Sunny balsamroot flower

And although all of the mountain bikers I met were very polite, slowing down as they passed me, and thanking me for stepping off the trail, I didn't care much for sharing the trail with them.  I was always worried I wouldn't hear a biker and get hit before I could get out of the way.

More lupine

So my descent was quicker than I would've normally hiked.  There were tons of pretty purple-blue Jacob's Ladder flowers lining the trail, but I only stopped a couple times for photographs.

Indian Paintbrush joins the party

The forest was interesting too.  It appeared this area had been logged at one time - there were tons of small trees growing across Fivemile Butte's steep slopes.

Views on the trail down

Returning to my car, the empty parking area was now full of vehicles, mostly vans with bike racks. Good thing I'd started my hike early!
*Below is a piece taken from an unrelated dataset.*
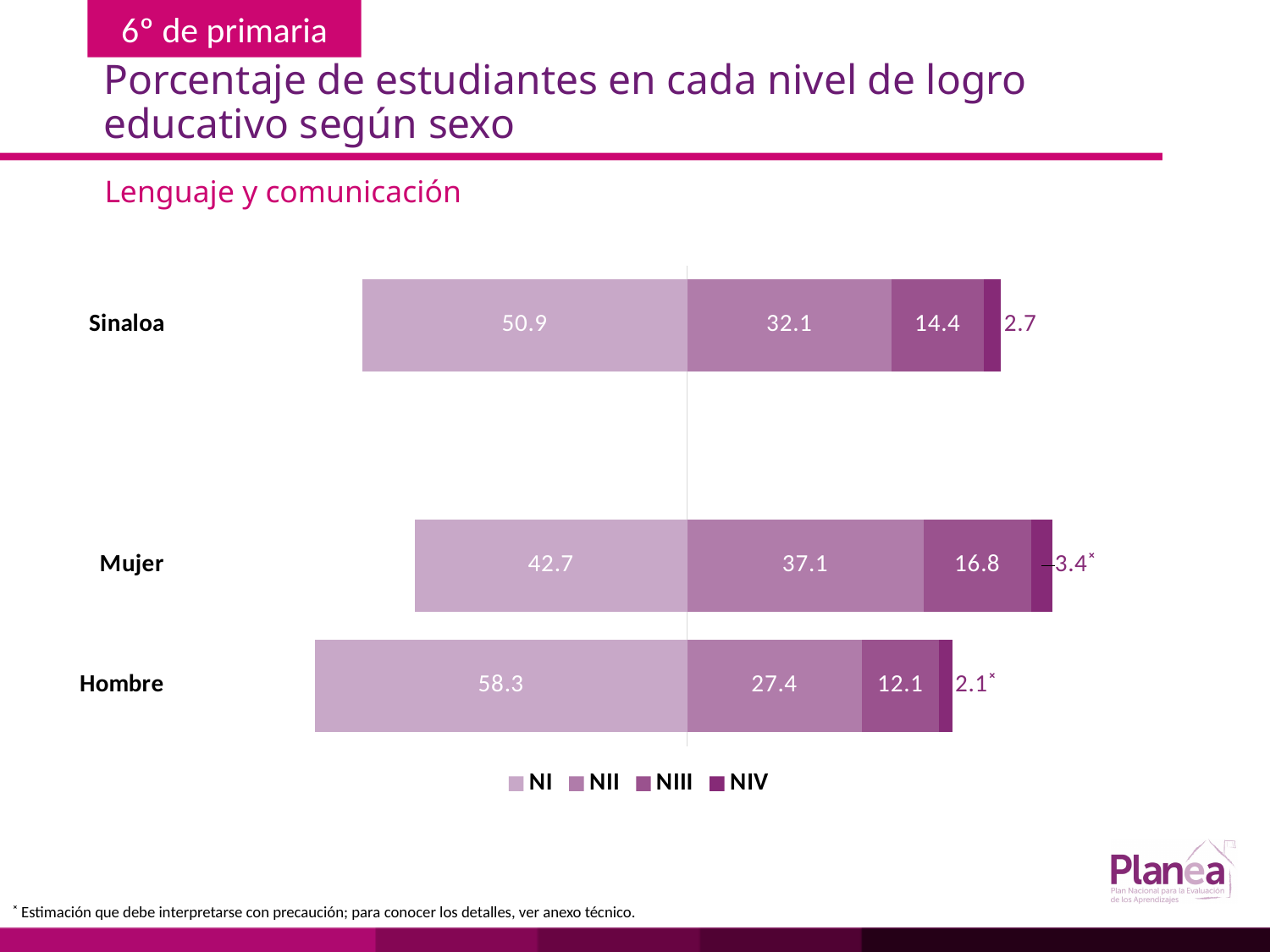
How many series does the legend list? 4 What kind of chart is shown on the slide? Stacked bar chart Which is larger, the NII value for Mujer or the NII value for Sinaloa? Mujer What is the NIV value for Hombre? 2.1 Which category has the highest NI value? Hombre What is the total of the stacked bar for Mujer? 100.0 What percentage of Sinaloa students are at level NI in Lenguaje y comunicación? 50.9 How many categories are shown on the chart? 3 What is the NIII value for Mujer? 16.8 What is the difference between the NI values for Hombre and Mujer? 15.6 Which category has the lowest NIII value? Hombre What is the NII value for Mujer? 37.1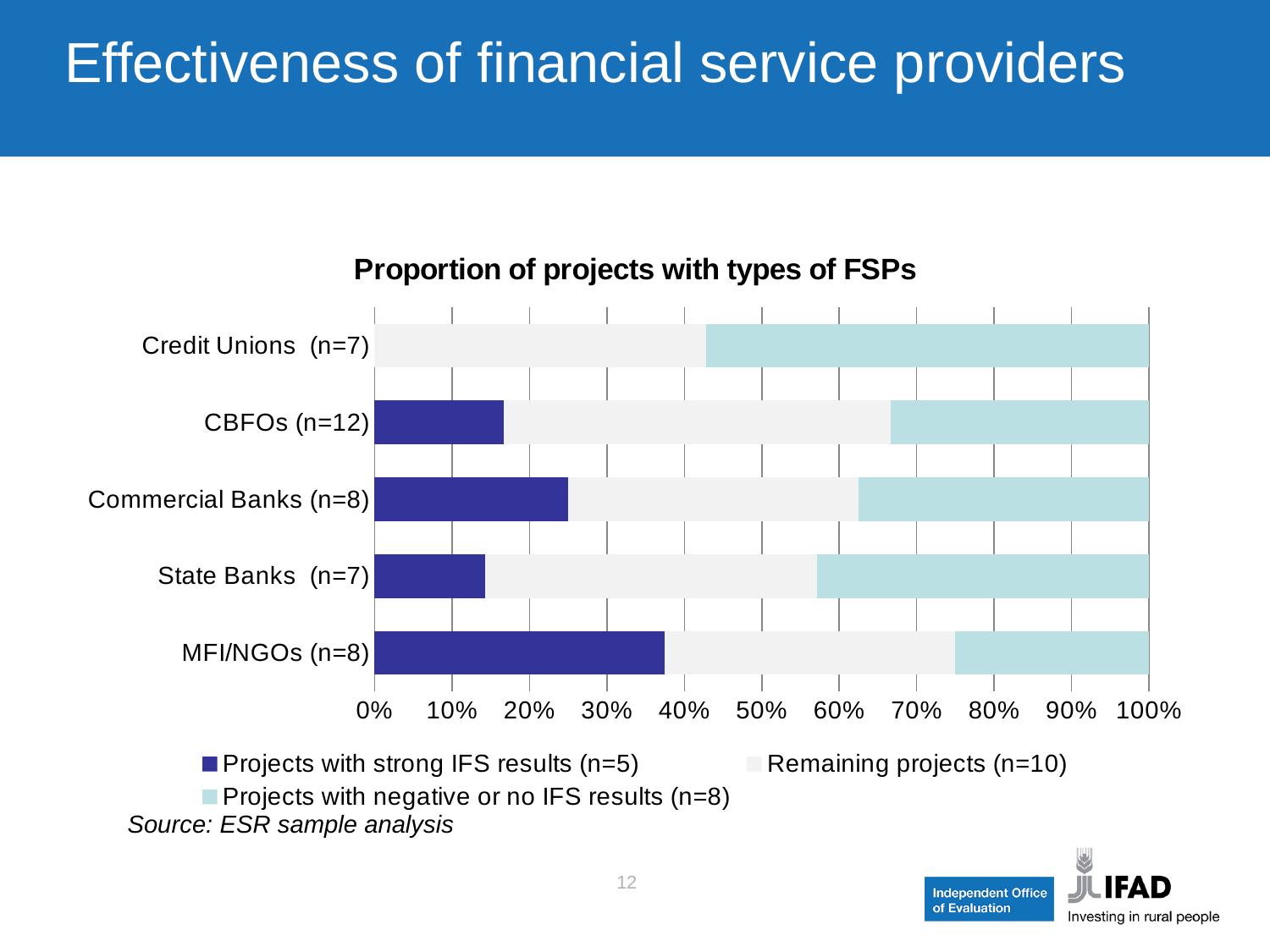
Is the share of projects with strong IFS results for CBFOs (n=12) greater or less than 20%? less How many series does the legend list? 3 Is the share of projects with strong IFS results for MFI/NGOs (n=8) greater or less than 30%? greater How many types of FSPs (categories) are shown on the chart? 5 What kind of chart is shown on the slide? stacked bar chart Which has a larger share of projects with strong IFS results, Commercial Banks (n=8) or State Banks (n=7)? Commercial Banks (n=8) Which FSP type has the smallest share of projects with strong IFS results? Credit Unions (n=7) Is the share of projects with negative or no IFS results for Credit Unions (n=7) greater or less than 50%? greater Which FSP type has the largest share of projects with strong IFS results? MFI/NGOs (n=8) What is the total of each stacked bar on the chart? 100% Which FSP type has the largest share of projects with negative or no IFS results? Credit Unions (n=7) What is the title of the chart? Proportion of projects with types of FSPs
Jacobs Ladder flowers (I think)

Although my starting point wasn't where I'd initially planned, I was happy with the route I ended up taking.  It was good to get the climbing out of the way first, and visiting the lookout tower later made for a good lunch spot.  Something to look forward to near the end of the hike. 

Another new trail with lovely spring wildflowers, I'll have to return again for fall colors (Rumor has it they are good in this area).  But next time I think I'll pick a weekday to avoid the mountain biking crowd.

7.5 miles, 1400 feet elevation gain.